Una situazione paradossale che si perpetua da anni senza che la stessa Agenzia, i Ministeri vigilanti e più in generale la politica – con poche coraggiose eccezioni che hanno levato la propria voce –  riescano a mettere in campo misure strutturali in grado di permettere ad un’Agenzia che ha svolto e svolge un ruolo di primo piano nella tutela della salute dei cittadini di capitalizzare il prezioso patrimonio di professionalità ed esperienza rappresentato da questi lavoratori, che si vedono, in alcuni casi da oltre 10 anni, costretti a lavorare e a vivere nell’incertezza del domani.

Eppure, come da noi più volte sottolineato, le risorse finanziarie e gli strumenti normativi per avviare un processo di stabilizzazione esistono e possono essere messi in campo, sulla scorta dell’esperienza di numerose altre amministrazioni, anche nello stesso settore della salute.

Ciò che in realtà è mancato, finora, è da un lato una forte volontà politica di porre rimedio a questo indegno precariato e dall’altro la capacità, o forse la volontà, di programmare e governare il processo di stabilizzazione all’interno della stessa AIFA, da lungo tempo dilaniata da sterili conflitti interni e da inutili bracci di ferro con i ministeri vigilanti.

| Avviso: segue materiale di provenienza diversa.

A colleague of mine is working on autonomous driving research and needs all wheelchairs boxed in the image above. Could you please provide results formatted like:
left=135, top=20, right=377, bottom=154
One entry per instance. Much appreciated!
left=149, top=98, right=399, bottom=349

E così, nei giorni in cui l’approvazione del Decreto “Aiuti bis” consente – in via definitiva – alle pubbliche amministrazioni di avviare le procedure per la progressiva stabilizzazione di migliaia di lavoratori assunti a tempo determinato nel corso delle lunga emergenza pandemica, a questo ormai esiguo gruppo di lavoratori, che hanno contribuito con abnegazione e impegno all’Agenzia di fronteggiare con efficienza le sfide poste dal Covid nel delicato settore della regolamentazione dell’accesso alle cure, si prospetta nuovamente lo spettro della disoccupazione.

In queste settimane di promesse elettorali e di aspre recriminazioni tra gli schieramenti in campo, abbiamo più volte sentito sollevare da diversi esponenti politici la questione del precariato lavorativo nel paese, tuttavia da nessuno abbiamo finora visto avanzare proposte concrete su come attuare un serio piano di superamento del precariato all’interno della Pubblica Amministrazione.

Quello di cui si sente l’urgenza, alle porte di una tornata elettorale che si annuncia caratterizzata da percentuali di astensionismo senza precedenti, non sono le vuote dichiarazioni di intenti, ma precisi impegni e dettagliati percorsi per restituire al lavoro e alla dignità delle persone il ruolo primario che la Costituzione attribuisce loro.